Yo lo veo y no se me ocurre otra cosa que saciar ese ‘vacío’ juntándome de strangis con algún grupo de competidores y participar en la conversación (aunque no tenga ni idea del tema que hablan), de hablar con los jueces, mezcladores, colarme en alguna entrevista de la tele… Lo que sea por no tener esa sensación de soledad (y mira que el ambiente suele estar animado).

Luego cuando me toca participar a mi, me quedo esperando en la ‘sala de espera’ a que me llamen (mal) por mi nombre, salga al escenario principal, resuelva un cubo y me vaya. Echo la mirada a los espectadores y no hay nadie que grite un “Venga Henxu!”, pues los únicos que me dan ánimos son los jueces y compañeros (competidores míos al fin y al cabo) de al lado. Cuando sale bien, lo celebro, cuando sale mal, me frustro y me lo llevo conmigo mismo.

Me siento de nuevo a la espera de que me vuelvan a llamar y mientras, pienso que no encuentro la motivación suficiente como para creer que las cosas me vayan a salir bien. No sólo depende de cómo de rápido y preciso sea uno capaz de mover los dedos, ni lo que tarde el cerebro en procesar la información que ve a través de los ojos, ni su concentracón y/o capacidad de predecir el próximo giro o movimiento, ni tampoco únicamente de cómo de frío o caliente tenga las manos. Sino también influye el estado anímico y no poco. Unos escuchan música para prepararse, otros leen libros mientras esperan, otros tienen otro cubo en la mano, otros ninguno y otros como yo, se dedican a pensar cosas como estas. (Debo ser el único).

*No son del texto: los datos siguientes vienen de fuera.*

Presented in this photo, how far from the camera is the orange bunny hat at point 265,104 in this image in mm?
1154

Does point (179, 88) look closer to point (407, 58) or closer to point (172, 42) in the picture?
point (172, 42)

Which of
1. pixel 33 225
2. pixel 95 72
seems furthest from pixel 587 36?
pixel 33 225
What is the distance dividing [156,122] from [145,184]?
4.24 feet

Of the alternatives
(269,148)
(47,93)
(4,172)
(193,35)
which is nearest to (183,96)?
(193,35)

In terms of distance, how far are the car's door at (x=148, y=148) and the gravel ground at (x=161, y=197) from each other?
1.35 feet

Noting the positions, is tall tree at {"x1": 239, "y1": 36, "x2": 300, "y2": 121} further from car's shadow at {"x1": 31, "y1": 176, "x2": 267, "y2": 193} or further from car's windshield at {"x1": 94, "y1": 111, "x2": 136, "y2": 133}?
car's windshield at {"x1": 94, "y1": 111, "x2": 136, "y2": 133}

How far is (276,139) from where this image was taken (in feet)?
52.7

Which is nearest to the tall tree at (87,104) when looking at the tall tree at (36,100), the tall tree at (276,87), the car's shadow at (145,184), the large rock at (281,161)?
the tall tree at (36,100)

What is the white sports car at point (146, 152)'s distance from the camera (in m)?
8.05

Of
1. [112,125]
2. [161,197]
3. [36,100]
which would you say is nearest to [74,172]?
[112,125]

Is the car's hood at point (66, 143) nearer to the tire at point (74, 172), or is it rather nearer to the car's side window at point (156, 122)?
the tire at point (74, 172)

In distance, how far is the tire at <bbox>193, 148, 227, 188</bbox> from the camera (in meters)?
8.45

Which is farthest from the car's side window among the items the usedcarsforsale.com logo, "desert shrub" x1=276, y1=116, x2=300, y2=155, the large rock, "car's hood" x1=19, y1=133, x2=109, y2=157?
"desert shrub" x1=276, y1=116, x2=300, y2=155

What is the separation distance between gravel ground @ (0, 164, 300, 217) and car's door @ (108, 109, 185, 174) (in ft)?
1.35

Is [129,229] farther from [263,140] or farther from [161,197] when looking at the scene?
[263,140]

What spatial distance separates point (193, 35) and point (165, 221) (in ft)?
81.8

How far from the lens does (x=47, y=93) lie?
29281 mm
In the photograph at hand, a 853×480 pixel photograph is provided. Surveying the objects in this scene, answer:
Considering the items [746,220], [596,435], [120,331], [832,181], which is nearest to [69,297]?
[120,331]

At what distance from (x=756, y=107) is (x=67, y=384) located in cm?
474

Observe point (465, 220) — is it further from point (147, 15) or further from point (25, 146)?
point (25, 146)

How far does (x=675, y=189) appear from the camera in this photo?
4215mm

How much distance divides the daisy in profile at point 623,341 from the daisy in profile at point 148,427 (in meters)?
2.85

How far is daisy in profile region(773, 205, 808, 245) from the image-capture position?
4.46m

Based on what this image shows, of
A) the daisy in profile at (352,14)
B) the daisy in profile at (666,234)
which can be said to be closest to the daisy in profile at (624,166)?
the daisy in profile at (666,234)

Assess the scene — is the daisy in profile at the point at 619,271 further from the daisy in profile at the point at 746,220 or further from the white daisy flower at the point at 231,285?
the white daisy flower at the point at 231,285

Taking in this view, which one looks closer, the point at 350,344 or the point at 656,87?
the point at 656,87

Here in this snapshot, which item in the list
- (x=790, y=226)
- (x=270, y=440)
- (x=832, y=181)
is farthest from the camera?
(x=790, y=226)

Y sin embargo, usando un poco de razón llego a la conclusión de que lo mejor es acudir a torneos así solo, sin que nadie me acompañe. Parece totalmente contradictorio que tenga envidia de aquellas personas que van acompañadas de su entorno cercano y que luego piense que lo contrario es lo mejor. Más que nada porque conociéndome, cuando algo me sale mal y se me mete en la cabeza que lo he hecho mal, no hay dios que me convenza de lo contrario.

Son de esas situaciones en los que pudiendo haberlo resuelto en 13 segundos, se me queda en 16 por un pequeño fallo. Uno se empieza a recriminar lo tonto que ha sido, se repite el “pero cómo no lo vi antes” o “por qué no hice lo otro” y comienza a sumergirse en el torbellino de WC que se forma cuando uno tira de la cadena. Y para estar negándole los ánimos que te da alguien, pues como que mejor ir solo y no hacer sentir mal a nadie más que a uno mismo.

Luego está el hecho de que no todo el mundo muestra el mismo interés hacia esto. Para unos es un sinsentido, para otros es un coñazo, otros piensan que es de frikis sin vida social, otro que si tal que si cual. De hecho, si ya me cuesta a mi estar muchas horas seguidas rodeado de un ambiente en el que no paran de sonar el ‘crac crac’ de las piezas de los cubos al moverse, no me imagino a esa persona ajena a este ‘menester’. Gran par de ovarios y/o huevos debe de tener para aguantar todo eso.

Y por último, prefiero que el tiempo que pasasen viéndome hacer un cubo subido a un escenario para luego frustrarme, lo aprovechen en alguna otra cosa que les sea más gratificante para ellos, por así decirlo. Y más cuando andamos quejándonos de que nos falta horas en los días y que cuando se tiene tiempo libre se le pasa volando.

Es una especie de encuentro conmigo mismo… Aunque hoy, y siendo viernes, no tengo ganas de nada.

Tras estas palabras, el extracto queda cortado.